6. The Company covenants and agrees with the several Underwriters that
the Company will pay or cause to be paid the following: (i) the fees,
disbursements and expenses of the Company's counsel and accountants in
connection with the registration of the Securities under the Act and all other
expenses in connection with the preparation, printing and filing of the
Registration Statement, any Preliminary Prospectus and the Prospectus and
8
amendments and supplements thereto and the mailing and delivering of copies
thereof to the Underwriters and dealers; (ii) the cost of printing or
producing any Agreement among Underwriters, this Agreement, any Pricing
Agreement, any Indenture, any Delayed Delivery Contracts, any Blue Sky and
Legal Investment Memoranda, closing documents (including any compilations
thereof) and any other documents in connection with the offering, purchase,
sale and delivery of the Securities; (iii) all expenses in connection with the
qualification of the Securities for offering and sale under state securities
laws as provided in Section 5(b) hereof, including the reasonable fees and
disbursements of counsel for the Underwriters in connection with such
qualification and in connection with the Blue Sky and Legal Investment
Surveys; (iv) any fees charged by securities rating services for rating the
Securities; (v) any filing fees incident to, and the fees and disbursements of
counsel for the Underwriters in connection with, any required review by the
National Association of Securities Dealers, Inc. of the terms of the sale of
the Securities; (vi) the cost of preparing the Securities; (vii) the fees and
expenses of any Trustee and any agent of any Trustee and the fees and
disbursements of counsel for any Trustee in connection with any Indenture and
the Securities; and (viii) all other costs and expenses incident to the
performance of its obligations hereunder and under any Delayed Delivery
Contracts which are not otherwise specifically provided for in this Section.

++++++

▶ STATED TASK
In the underwriting expense clause, which organization's required review of the terms of the sale of the Securities is mentioned?

++++++

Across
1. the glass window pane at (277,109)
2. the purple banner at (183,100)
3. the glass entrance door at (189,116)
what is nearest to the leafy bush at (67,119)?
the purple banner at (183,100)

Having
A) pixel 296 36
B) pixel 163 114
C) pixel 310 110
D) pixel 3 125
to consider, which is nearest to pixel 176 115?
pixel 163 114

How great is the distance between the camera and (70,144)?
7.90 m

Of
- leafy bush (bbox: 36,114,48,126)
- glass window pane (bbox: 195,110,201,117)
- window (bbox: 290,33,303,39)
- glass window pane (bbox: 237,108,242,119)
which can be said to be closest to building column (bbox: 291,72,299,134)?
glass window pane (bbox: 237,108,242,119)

++++++

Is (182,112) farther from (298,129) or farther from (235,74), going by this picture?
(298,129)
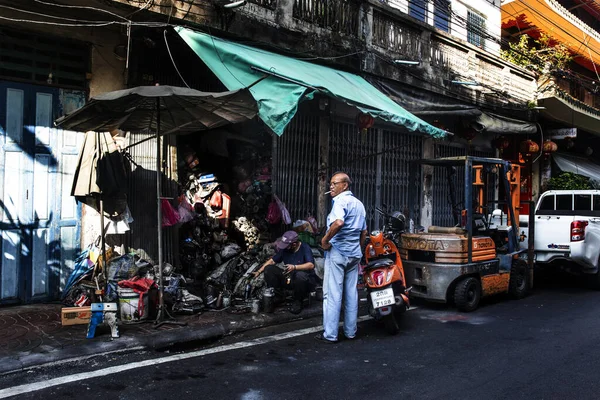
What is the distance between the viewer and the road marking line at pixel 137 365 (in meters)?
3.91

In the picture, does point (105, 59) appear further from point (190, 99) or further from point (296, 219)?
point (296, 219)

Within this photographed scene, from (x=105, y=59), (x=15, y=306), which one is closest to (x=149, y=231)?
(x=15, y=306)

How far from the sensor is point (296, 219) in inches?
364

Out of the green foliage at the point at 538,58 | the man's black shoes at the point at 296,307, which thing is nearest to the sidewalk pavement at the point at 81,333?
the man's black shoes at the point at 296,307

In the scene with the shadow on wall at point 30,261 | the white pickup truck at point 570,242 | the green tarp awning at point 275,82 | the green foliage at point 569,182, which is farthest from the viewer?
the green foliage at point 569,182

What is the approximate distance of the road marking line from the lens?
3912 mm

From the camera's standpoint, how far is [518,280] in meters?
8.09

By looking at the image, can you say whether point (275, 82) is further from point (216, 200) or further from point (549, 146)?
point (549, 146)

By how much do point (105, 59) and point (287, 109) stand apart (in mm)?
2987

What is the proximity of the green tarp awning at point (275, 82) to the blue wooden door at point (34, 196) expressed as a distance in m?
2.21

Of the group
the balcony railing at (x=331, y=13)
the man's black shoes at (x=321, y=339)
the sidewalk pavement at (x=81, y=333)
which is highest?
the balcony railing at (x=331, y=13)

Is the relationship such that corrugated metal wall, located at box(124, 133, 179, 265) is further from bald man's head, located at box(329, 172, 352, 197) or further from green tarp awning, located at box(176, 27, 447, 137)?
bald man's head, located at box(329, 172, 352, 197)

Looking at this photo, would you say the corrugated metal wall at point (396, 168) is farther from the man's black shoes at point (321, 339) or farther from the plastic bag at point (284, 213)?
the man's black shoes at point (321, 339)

++++++

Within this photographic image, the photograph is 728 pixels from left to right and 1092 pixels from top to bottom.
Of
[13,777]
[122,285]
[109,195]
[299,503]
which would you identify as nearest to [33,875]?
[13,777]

++++++

▶ RESULT OF THE TASK
The National Association of Securities Dealers, Inc.